CONSALD and Vernacular Scripts

October, 2007

Summary by Tim Bryson

Discussion of this issue began at the Madison meeting in 2005. Relevant documents and links are attached below. Here is my summary of the discussions since then. I think one assumption is that we are all Unicode compliant or soon will be (Emory is not yet compliant, for example, but hopes to be within a couple years).

A. CONSALD members David Nelson and Alan Grosenheider proposed that CONSALD submit letters to Library of Congress, OCLC, and the ALA task force on non-English access to request the following:

1. Use of vernacular script in new cataloging records in field offices and propose the following sequence of development after Devanagari, Tamil and Bengali (now available), specifically, 1. Telugu; 2. Gujarati ; 3. Malayalam; 4. Kannada ; 5. Punjabi ; 6. Sinhala; 7. Oriya; 8. Assamese

2. Development of a transliteration tool to convert old records automatically from roman into vernacular script.

3. Global conversion of old records in roman script.

B. The following concerns were raised:

1. Re. #1: Given Unicode issues with the display of fonts etc., they should start with big languages that have technical support even though this criterion might not correlate with number of users.

2. Re. #1: Why not include Urdu?

3. Re. #2 and 3: Ok to encourage use of vernacular in new records but so many old records are inconsistent in their transliterations; global conversion could be produce disastrous results.

October 2005 meeting minutes

Allen Thrasher of LC: Anne Della Porta of RCCD (Regional and Cooperative Cataloging Division) told him that what languages get selected for cataloging in original script via Unicode depends upon demand from other institutions. CONSALD and other institutions may want to express their concerns to LOC (Library of Congress) in a resolution or some other way.

October 2006 Meeting minutes

Taskforce for non-English Access: David Nelson reported on the taskforce set up by ALA/ALCTS for non-English access. Its report [to which he contributed] was completed and released last week.

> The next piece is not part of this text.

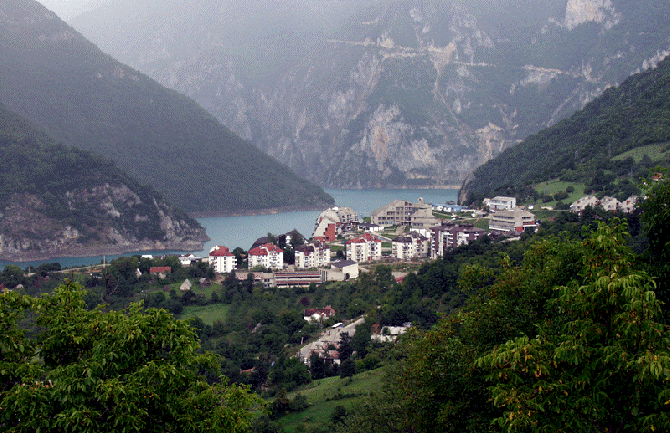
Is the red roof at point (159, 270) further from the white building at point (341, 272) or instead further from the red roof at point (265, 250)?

David pointed out that this matter involved CONSALD members and suggested we form some sort of working group in order to forward to OCLC a list of scripts that need to be priority. Basically, what to do next after Devanagari and Bengali? Jim Nye pointed out that a similar resolution was passed in last fall's minutes. Merry suggested that David look at the old minutes and send out an e-survey to the group. Mary Rader recommended that since there were lots of Unicode issues with the display of fonts etc., they should start with big languages that have technical support.
David also strongly recommended that CONSALD should urge OCLC to develop transliteration tools for South Asian scripts as this could allow them to take existing records and change them into vernacular. Mary pointed out that transliteration has its problems. Based on the development of Tamil and Cyrillic transliteration programs at Wisconsin, she pointed out that there was a very high rate of errors in past attempts. Jim Nye suggested that all transliteration be done by people who know the language.

Cover note and draft letter by David Nelson from March 2007

At 02:36 PM 3/30/2007, David Nelson wrote:
Dear Colleagues:

I am enclosing a letter which I drafted earlier to Glenn Patton of OCLC, who, as I mentioned, had said at a meeting at Penn, to send such a letter to him and he will route it to the appropriate OCLC individuals. (This is a draft--letter has not been sent!) The issues in this letter are several:

1. a recommended order of script implementation for OCLC to follow
2. developing a transliteration tool similar to ones already developed and used for other scripts
3. asking OCLC to explore the possibility of adding vernacular scripts as part of a (machine) global operation to existing romanized only records.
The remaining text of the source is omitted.